Having visited his website and sampled some of his work, after I’ve filed this issue of TNDJ, I will email him to let him know I look forward to reading his collection and that I will write a cover blurb for him, something I very seldom do.

To quote Joey “Bones” Salerno, “Hey, th’kid’s jus’ that freakin’ good, a’right?”

Bones is right. I was neither aware of nor acquainted with Mr. Fried before, but I’m glad I am now.

I was particularly struck by the sheer power of his poem “A Buck Stares at Life” (the very first poem he offers as an example of his work) and how powerfully it tackles the same issue I addressed with “The Breath Formed.” I have a feeling we know the same buck.

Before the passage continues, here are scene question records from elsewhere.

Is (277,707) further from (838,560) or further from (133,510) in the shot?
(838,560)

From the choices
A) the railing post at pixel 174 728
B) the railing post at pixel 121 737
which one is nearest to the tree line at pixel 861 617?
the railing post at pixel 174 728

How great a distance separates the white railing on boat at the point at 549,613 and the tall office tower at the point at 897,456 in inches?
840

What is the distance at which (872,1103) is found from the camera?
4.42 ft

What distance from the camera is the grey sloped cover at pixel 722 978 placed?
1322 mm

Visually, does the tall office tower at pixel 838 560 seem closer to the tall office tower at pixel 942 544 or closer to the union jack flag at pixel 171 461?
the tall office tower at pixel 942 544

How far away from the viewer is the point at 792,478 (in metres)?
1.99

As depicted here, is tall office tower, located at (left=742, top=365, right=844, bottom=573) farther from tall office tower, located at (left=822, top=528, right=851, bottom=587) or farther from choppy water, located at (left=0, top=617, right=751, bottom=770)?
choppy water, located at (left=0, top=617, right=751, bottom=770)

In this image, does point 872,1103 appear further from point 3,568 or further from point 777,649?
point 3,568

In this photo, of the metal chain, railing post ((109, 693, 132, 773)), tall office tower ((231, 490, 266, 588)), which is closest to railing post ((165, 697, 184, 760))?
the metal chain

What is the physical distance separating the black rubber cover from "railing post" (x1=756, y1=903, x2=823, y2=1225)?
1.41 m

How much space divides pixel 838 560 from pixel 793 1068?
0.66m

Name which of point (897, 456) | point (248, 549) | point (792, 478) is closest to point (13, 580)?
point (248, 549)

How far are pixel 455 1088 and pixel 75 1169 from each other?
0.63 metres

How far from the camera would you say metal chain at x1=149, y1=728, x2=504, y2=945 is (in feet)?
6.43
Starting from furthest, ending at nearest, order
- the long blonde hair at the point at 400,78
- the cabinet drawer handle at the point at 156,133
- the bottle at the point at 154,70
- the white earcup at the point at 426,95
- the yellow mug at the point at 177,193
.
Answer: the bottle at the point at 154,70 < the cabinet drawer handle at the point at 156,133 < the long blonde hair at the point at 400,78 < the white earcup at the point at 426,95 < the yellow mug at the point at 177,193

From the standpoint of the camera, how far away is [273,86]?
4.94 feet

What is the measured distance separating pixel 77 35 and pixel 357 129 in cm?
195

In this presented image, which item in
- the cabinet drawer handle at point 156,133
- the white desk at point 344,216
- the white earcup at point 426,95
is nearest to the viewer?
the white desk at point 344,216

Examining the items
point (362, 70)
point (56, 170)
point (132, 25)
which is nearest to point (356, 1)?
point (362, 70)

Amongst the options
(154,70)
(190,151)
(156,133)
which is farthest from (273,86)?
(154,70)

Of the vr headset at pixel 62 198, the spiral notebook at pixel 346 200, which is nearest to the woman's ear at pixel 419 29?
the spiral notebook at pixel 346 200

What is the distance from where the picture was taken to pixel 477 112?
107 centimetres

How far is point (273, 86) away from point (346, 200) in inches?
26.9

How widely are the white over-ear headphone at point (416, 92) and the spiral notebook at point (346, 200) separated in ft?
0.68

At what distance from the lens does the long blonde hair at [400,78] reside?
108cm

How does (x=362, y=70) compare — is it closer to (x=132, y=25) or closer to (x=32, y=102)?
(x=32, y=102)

The guy’s one hell of a good poet.

Talk with you again soon.

The Numbers

The Journal……………………………… 1260

Writing of Blackwell Ops 30: John Quick Returns

Day 1…… 2155 words. To date…… 2155
Day 2…… 3930 words. To date……. 6085
Day 3…… 3042 words. To date……. 9127
Day 4…… 3057 words. To date……. 12184
Day 5…… 5268 words. To date……. 17452
Day 6…… 1500 words. To date……. 18952
Day 7…… 3194 words. To date……. 22146

Fiction for November…………………. 9962
Fiction for 2024……………………….. 847094
Nonfiction for November…………….. 4220
Nonfiction for 2024……………………. 338640
2024 consumable words…………….. 1009773

Average Fiction WPD (November)…… 3321

2024 Novels to Date……………………….. 15
2024 Novellas to Date……………………… 1
2024 Short Stories to Date………………… 18
Novels (since Oct 19, 2014)…………..…… 97
Novellas (since Nov 1, 2015)………………. 10
Short stories (since Apr 15, 2014)…………. 255
Short story collections…………………….…… 29

Disclaimer: Whatever you believe, unreasoning fear and the myths that outlining, revising, and rewriting will make your work better are lies. They will always slow your progress as a writer or stop you cold. I will never teach the myths on this blog.

Writing fiction should never be something that stresses you out. It should be fun. On this blog I teach Writing Into the Dark and adherence to Heinlein’s Rules. Because of WITD and because I endeavor to follow those Rules I am a prolific professional fiction writer. You can be too.